▶ [EXERCISE PROMPT] Exclude the pictures and reproduce exactly the lines that run from the one holding "VoilaVe Topical Skin" to the end of the entries below.

........

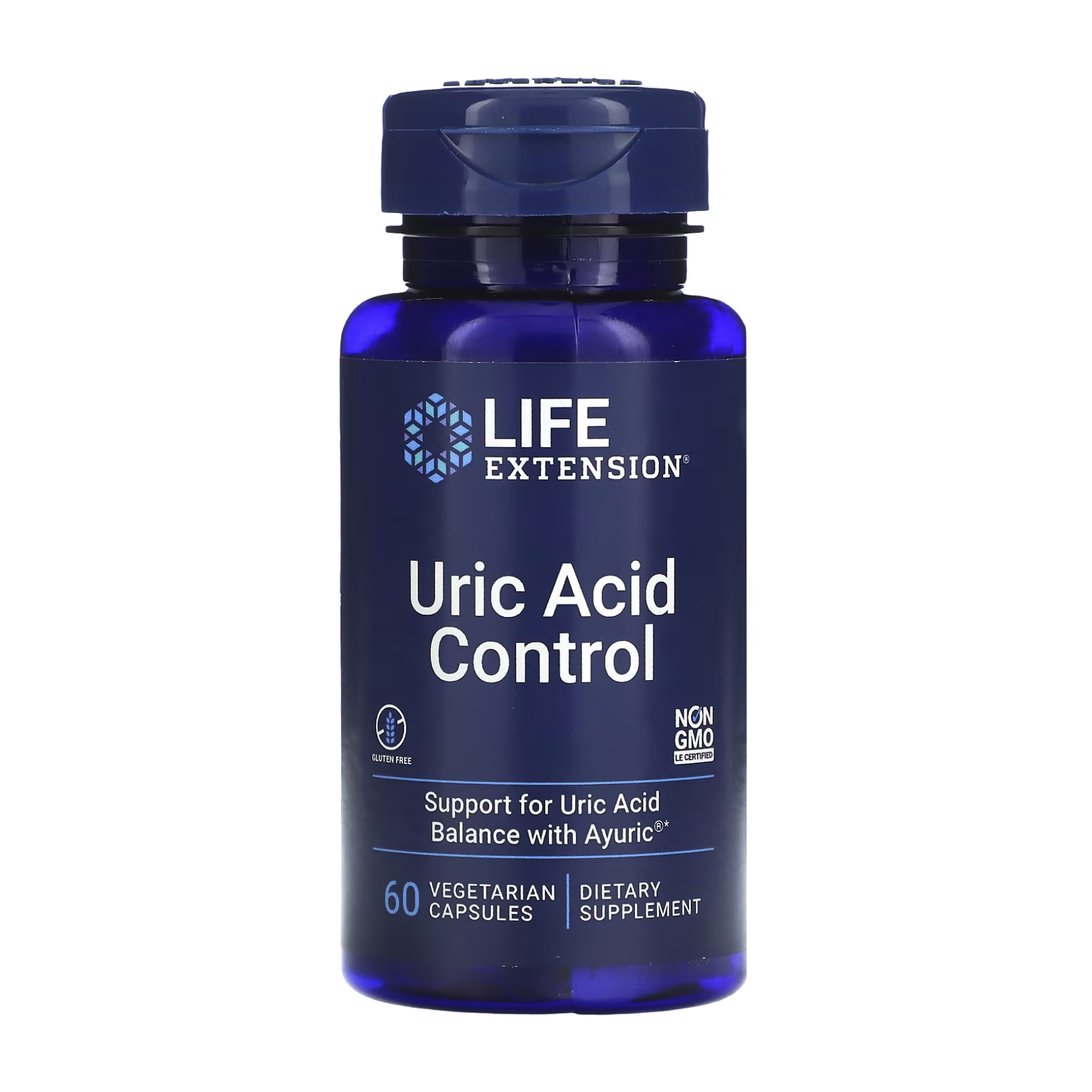 Life Extension Uric Acid Control - 60 vcaps 2022-10-1927
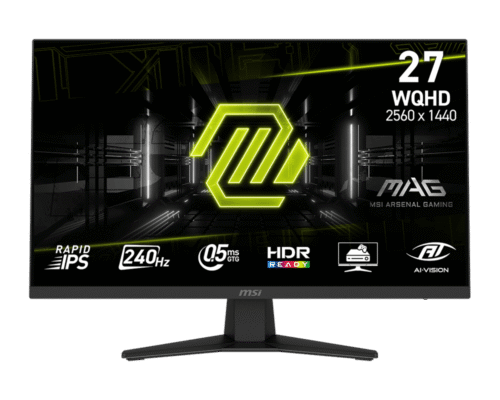 MSI MAG 274QF X24 240Hz WQHD 27" Gaming Monitor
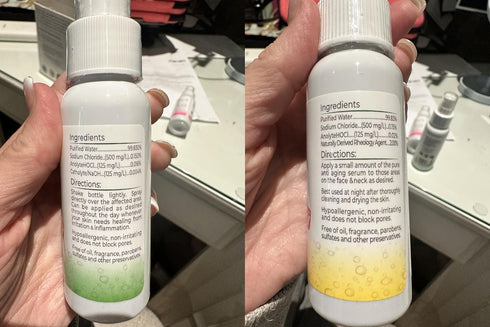 VoilaVe Topical Skin Spray, Pack of 3 - Hydrate, Nourish, and Rejuvenate, Enhance Your Skincare Routine with Hypochlorous Acid Spray, Advanced For...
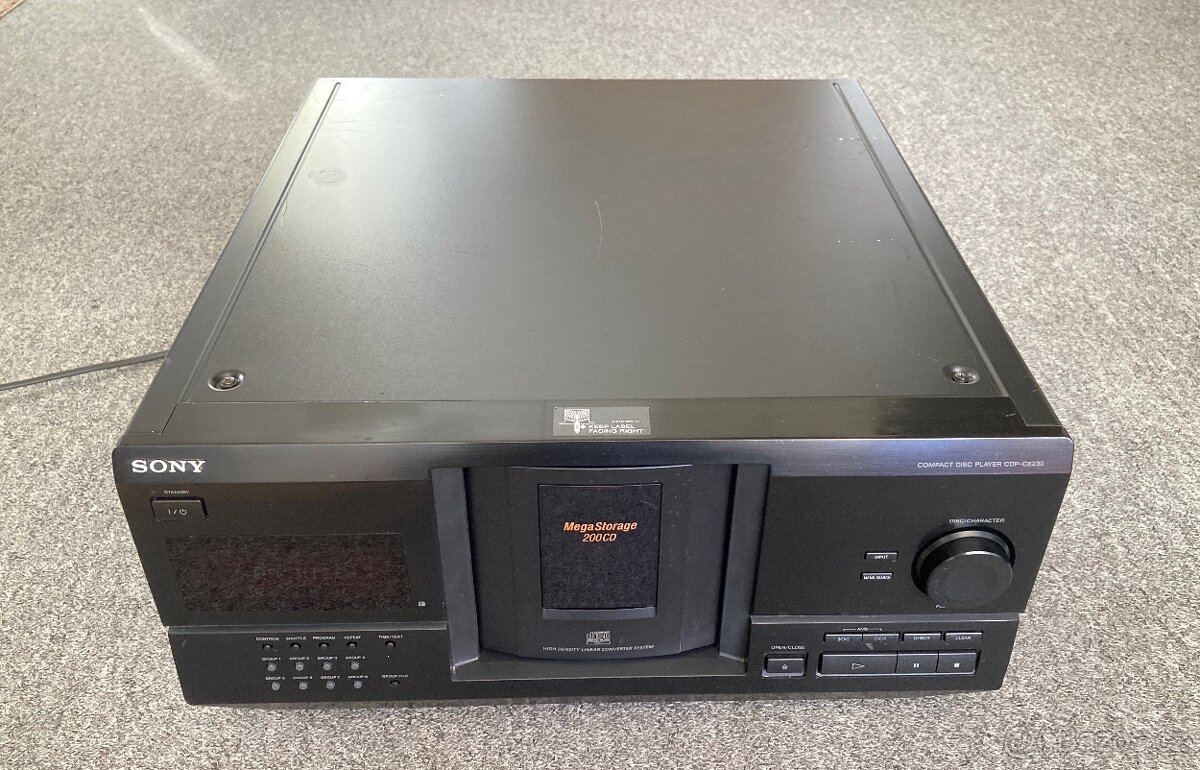CD Changer Sony CDP-CX230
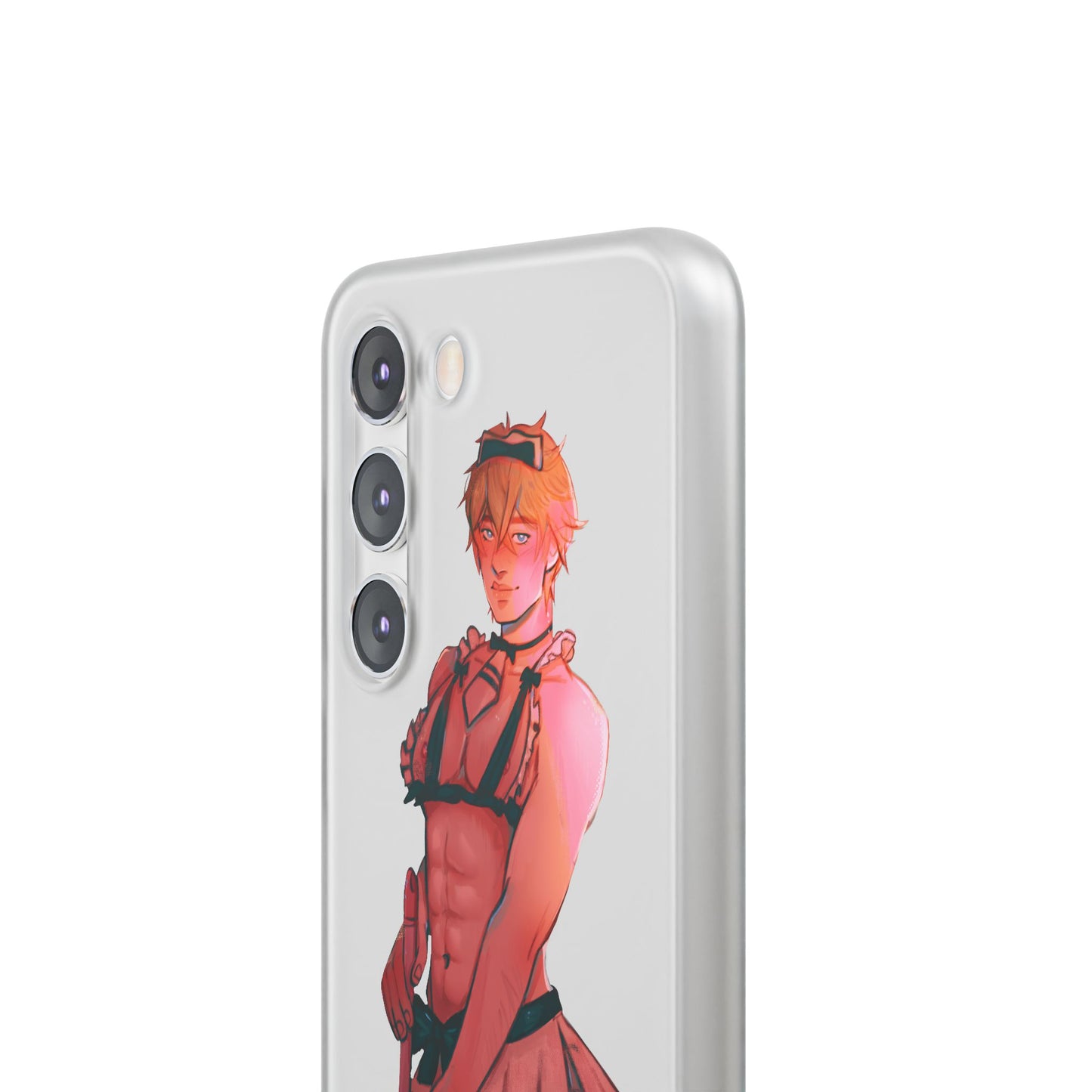 Anime Maid Femboy Flexi Cases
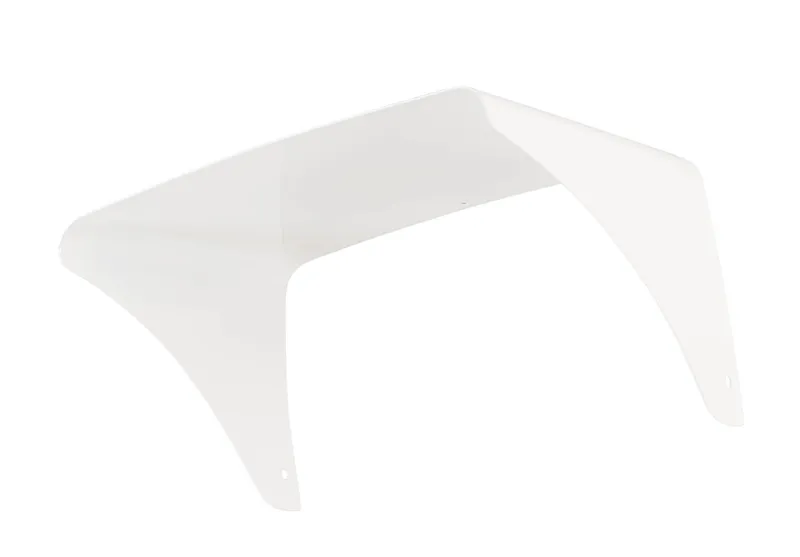 Glare shield | White | Used on 140W Rectangular Series 4 LED Floodlight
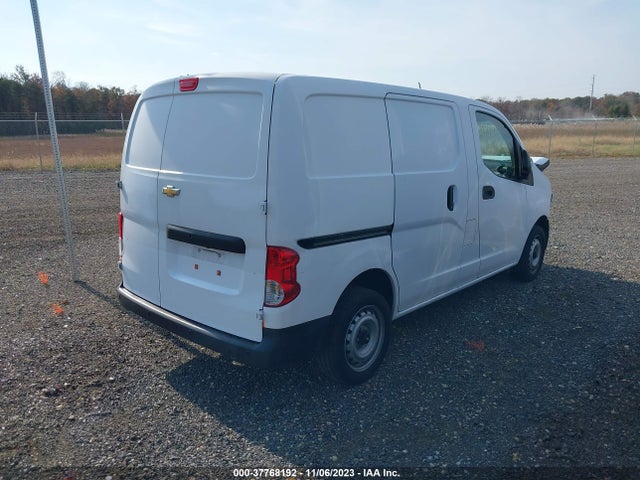 Chevrolet City Express Cargo Van Lt 2018 3N63M0ZN3JK694626 Image 4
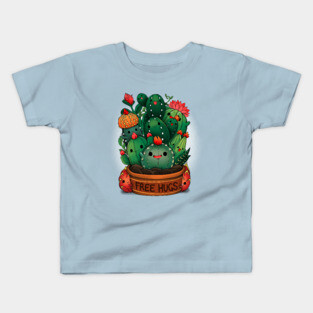 Free Hugs Kids T-Shirt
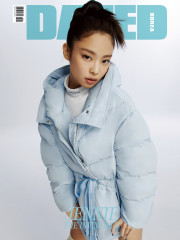 Kim Jennie-Dazed Korea,2021 фото №1326788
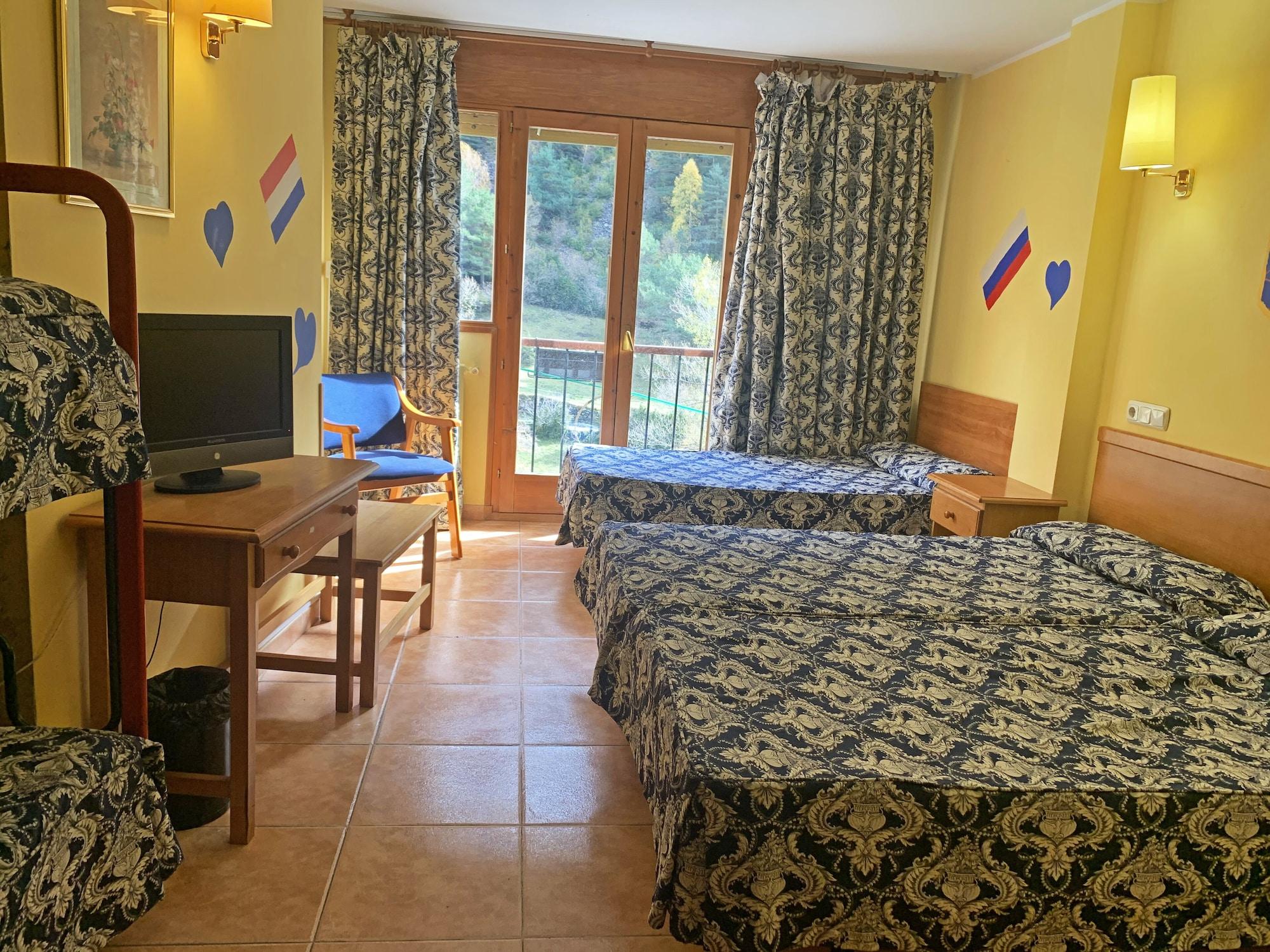 Hotel Antic La Cortinada المظهر الخارجي الصورة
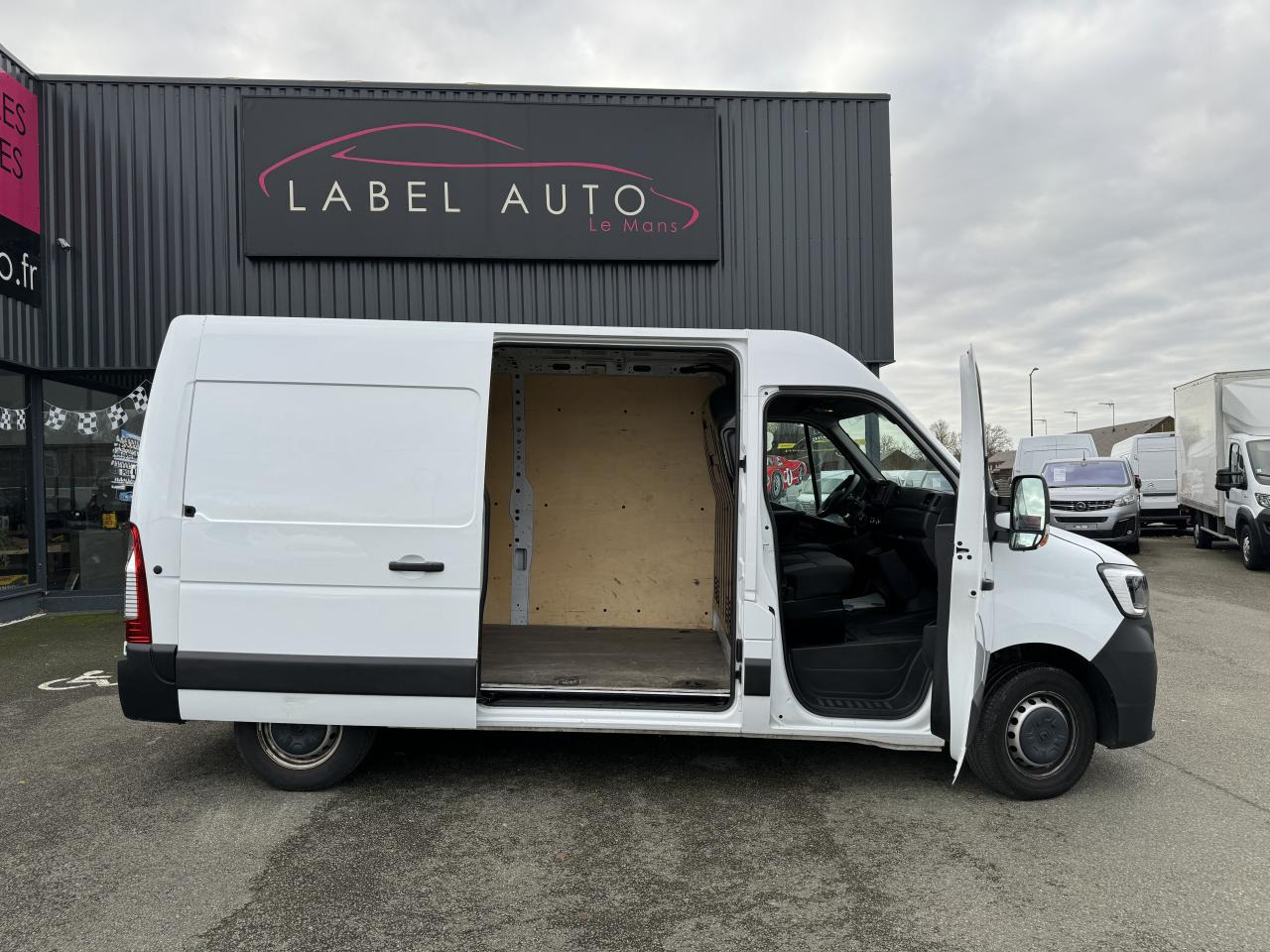 Panel van RENAULT MASTER 3T5 2.3 DCI 150CH GRAND CONFORT: picture 9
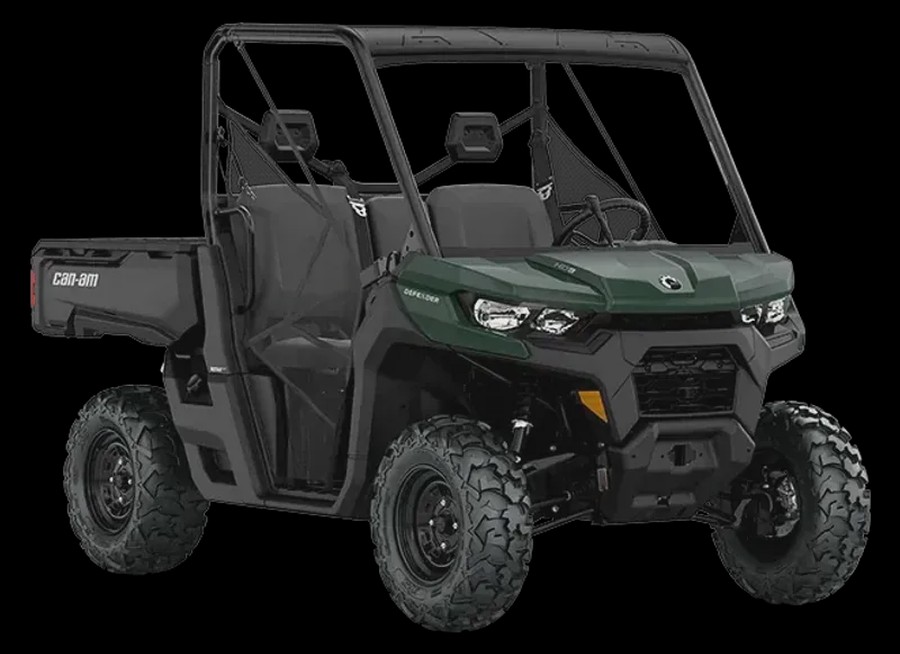 New 2023 CAN-AM DEFENDER MAX DPS HD7 TUNDRA GREEN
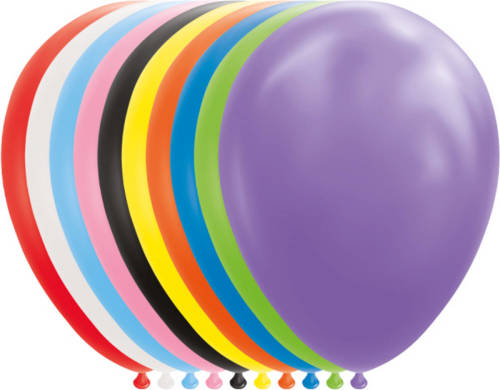 WAYS_ Wefiesta ballonnen 30 cm latex 10 stuks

........

▶ [ANSWER TO THE EXERCISE]
 VoilaVe Topical Skin Spray, Pack of 3 - Hydrate, Nourish, and Rejuvenate, Enhance Your Skincare Routine with Hypochlorous Acid Spray, Advanced For...
CD Changer Sony CDP-CX230
 Anime Maid Femboy Flexi Cases
 Glare shield | White | Used on 140W Rectangular Series 4 LED Floodlight
 Chevrolet City Express Cargo Van Lt 2018 3N63M0ZN3JK694626 Image 4
 Free Hugs Kids T-Shirt
 Kim Jennie-Dazed Korea,2021 фото №1326788
 Hotel Antic La Cortinada المظهر الخارجي الصورة
 Panel van RENAULT MASTER 3T5 2.3 DCI 150CH GRAND CONFORT: picture 9
 New 2023 CAN-AM DEFENDER MAX DPS HD7 TUNDRA GREEN
 WAYS_ Wefiesta ballonnen 30 cm latex 10 stuks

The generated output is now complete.